AVAILABLE DATA START
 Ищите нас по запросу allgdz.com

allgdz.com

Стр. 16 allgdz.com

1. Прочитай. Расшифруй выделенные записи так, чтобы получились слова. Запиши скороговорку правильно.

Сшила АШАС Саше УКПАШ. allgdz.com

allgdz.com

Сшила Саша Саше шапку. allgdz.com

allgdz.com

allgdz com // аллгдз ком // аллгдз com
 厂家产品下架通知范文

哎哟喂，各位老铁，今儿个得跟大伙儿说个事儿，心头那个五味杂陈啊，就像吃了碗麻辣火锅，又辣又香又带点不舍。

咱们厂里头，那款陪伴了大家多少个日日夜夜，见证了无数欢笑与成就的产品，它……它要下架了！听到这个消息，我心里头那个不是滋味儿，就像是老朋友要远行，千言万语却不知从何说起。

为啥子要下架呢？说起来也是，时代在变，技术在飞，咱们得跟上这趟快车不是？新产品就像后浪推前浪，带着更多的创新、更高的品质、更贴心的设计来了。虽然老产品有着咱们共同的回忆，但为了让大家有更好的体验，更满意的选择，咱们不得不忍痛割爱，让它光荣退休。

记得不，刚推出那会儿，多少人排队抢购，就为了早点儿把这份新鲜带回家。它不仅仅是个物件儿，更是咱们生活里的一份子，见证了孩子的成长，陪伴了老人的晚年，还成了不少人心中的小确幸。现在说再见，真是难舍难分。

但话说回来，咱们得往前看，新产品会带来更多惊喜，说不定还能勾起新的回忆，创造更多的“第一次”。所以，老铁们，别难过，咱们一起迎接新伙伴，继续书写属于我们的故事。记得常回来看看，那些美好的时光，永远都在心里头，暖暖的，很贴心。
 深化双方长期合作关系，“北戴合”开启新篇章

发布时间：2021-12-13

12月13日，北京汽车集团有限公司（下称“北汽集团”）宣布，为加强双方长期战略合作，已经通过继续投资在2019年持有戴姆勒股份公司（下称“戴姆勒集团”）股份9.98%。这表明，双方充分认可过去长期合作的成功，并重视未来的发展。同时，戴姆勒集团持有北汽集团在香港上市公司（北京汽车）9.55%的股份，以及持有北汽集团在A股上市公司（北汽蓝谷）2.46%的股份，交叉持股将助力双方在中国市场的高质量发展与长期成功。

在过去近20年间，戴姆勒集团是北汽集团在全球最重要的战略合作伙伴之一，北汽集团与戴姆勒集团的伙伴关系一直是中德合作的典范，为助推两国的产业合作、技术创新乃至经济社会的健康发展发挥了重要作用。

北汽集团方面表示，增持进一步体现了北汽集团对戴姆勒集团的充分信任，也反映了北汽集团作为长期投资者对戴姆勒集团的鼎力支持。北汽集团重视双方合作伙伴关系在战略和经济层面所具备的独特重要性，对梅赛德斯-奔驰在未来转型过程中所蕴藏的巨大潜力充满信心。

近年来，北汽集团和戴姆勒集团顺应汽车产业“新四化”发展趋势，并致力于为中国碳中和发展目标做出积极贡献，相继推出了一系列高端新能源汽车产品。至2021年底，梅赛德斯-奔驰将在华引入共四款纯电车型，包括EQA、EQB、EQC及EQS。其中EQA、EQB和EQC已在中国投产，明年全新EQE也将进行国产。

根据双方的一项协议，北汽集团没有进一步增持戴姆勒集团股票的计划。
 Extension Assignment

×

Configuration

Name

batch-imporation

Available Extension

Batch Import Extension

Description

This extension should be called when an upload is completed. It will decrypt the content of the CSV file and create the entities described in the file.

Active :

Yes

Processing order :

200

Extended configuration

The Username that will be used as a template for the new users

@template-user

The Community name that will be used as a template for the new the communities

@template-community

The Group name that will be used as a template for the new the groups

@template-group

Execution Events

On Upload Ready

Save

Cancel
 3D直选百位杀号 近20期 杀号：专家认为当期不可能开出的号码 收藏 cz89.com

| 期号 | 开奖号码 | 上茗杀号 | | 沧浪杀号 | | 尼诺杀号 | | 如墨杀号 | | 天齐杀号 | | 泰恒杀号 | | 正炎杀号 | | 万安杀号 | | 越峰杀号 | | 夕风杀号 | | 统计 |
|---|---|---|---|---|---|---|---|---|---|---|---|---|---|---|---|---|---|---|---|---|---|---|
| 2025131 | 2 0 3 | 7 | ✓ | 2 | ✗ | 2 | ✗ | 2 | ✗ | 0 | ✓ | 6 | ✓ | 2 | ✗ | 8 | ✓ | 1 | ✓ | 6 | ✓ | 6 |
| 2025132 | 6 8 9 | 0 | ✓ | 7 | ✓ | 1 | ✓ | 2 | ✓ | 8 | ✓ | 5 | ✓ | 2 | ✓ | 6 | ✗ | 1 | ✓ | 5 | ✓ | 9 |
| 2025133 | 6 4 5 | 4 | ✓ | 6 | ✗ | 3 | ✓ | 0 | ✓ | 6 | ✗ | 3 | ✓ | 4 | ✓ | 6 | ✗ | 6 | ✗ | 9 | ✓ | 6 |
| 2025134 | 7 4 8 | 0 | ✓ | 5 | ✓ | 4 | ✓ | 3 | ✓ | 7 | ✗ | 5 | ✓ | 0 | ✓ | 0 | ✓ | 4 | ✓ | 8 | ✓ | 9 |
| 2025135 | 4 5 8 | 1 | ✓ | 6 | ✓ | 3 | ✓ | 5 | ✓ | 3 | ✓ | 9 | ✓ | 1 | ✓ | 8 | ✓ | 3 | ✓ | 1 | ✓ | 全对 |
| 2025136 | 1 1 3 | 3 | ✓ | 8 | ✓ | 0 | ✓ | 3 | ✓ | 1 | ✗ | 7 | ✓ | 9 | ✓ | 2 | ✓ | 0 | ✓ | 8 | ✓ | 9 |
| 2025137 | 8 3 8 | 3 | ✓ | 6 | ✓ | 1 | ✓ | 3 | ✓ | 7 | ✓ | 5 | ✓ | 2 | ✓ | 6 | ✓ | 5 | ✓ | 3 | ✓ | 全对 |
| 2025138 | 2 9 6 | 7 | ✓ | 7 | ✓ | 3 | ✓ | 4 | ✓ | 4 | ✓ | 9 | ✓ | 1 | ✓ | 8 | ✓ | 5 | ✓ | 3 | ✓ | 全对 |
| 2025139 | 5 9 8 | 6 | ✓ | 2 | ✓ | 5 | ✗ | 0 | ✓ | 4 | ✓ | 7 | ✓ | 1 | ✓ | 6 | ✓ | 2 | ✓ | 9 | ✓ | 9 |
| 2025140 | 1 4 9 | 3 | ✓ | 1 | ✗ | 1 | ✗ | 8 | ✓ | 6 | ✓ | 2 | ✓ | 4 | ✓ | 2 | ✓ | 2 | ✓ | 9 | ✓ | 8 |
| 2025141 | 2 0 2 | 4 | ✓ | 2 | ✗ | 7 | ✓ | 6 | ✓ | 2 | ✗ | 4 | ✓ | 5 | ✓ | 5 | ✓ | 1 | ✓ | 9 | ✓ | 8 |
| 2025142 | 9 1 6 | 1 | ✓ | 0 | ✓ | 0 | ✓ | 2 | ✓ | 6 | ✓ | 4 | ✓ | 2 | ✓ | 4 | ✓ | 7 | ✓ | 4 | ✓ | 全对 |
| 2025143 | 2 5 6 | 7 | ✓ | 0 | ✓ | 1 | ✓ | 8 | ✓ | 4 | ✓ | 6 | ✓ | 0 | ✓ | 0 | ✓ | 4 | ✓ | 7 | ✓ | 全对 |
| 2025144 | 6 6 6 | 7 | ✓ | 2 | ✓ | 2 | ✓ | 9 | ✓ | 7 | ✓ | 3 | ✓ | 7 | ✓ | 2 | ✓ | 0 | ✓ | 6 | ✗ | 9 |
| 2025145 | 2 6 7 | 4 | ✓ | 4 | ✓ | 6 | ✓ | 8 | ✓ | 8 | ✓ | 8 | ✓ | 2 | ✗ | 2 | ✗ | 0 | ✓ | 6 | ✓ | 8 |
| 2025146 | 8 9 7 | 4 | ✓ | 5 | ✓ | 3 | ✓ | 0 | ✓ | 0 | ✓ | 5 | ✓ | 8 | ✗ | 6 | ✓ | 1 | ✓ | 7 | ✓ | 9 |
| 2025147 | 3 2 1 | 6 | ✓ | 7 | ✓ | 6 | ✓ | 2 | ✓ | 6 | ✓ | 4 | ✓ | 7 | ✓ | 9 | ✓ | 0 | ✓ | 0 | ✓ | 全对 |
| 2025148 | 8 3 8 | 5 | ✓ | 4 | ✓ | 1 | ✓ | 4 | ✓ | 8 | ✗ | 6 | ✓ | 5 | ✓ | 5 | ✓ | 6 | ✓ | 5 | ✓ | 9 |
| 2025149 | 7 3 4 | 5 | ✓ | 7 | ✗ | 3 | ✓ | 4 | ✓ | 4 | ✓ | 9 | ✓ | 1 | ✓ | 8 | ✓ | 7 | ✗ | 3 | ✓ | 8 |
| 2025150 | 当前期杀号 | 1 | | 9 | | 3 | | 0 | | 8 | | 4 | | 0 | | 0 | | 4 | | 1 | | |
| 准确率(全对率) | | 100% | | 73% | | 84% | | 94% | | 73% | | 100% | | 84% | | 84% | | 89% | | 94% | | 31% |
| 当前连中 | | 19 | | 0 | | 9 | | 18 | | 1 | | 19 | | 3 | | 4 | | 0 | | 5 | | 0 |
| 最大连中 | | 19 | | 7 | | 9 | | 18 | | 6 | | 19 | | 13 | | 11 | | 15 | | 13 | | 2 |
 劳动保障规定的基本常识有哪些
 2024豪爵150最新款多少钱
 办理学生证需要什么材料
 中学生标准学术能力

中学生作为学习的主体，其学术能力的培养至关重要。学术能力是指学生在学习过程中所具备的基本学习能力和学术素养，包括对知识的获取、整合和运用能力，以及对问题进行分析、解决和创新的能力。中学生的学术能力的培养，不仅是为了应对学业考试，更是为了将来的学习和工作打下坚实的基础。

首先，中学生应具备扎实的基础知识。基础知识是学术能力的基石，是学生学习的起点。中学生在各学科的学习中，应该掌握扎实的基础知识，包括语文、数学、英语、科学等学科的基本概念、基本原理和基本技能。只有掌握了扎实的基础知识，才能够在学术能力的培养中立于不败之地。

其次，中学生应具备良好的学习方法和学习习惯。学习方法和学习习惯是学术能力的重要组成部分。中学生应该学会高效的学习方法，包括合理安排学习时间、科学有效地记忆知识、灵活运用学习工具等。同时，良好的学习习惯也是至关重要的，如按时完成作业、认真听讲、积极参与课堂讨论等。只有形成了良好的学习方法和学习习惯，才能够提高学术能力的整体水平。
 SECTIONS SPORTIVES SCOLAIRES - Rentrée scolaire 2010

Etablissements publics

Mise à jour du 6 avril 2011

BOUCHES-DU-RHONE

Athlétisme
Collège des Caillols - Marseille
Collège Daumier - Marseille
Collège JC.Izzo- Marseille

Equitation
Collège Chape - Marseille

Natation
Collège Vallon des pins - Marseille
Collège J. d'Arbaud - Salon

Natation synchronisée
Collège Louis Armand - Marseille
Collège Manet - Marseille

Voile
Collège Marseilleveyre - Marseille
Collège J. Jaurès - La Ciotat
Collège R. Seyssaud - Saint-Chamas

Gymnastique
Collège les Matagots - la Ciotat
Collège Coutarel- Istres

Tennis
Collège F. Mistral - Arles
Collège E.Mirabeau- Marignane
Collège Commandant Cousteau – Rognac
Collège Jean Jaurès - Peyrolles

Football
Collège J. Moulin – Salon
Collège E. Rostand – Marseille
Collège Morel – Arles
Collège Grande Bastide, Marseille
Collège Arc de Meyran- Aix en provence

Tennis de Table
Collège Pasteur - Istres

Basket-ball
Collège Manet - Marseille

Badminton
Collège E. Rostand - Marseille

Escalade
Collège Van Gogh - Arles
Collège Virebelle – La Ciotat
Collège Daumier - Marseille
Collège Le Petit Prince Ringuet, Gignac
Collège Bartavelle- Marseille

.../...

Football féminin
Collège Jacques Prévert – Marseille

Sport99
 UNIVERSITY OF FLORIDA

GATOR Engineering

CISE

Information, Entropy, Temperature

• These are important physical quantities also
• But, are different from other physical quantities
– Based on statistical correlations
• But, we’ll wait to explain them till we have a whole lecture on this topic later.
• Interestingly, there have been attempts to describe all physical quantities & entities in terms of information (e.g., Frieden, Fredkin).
AVAILABLE DATA END
(TASK STATEMENT) The lines above that hold "Сшила" are the result; show every one of them.

(WRITTEN ANSWER)
Сшила АШАС Саше УКПАШ. allgdz.com
Сшила Саша Саше шапку. allgdz.com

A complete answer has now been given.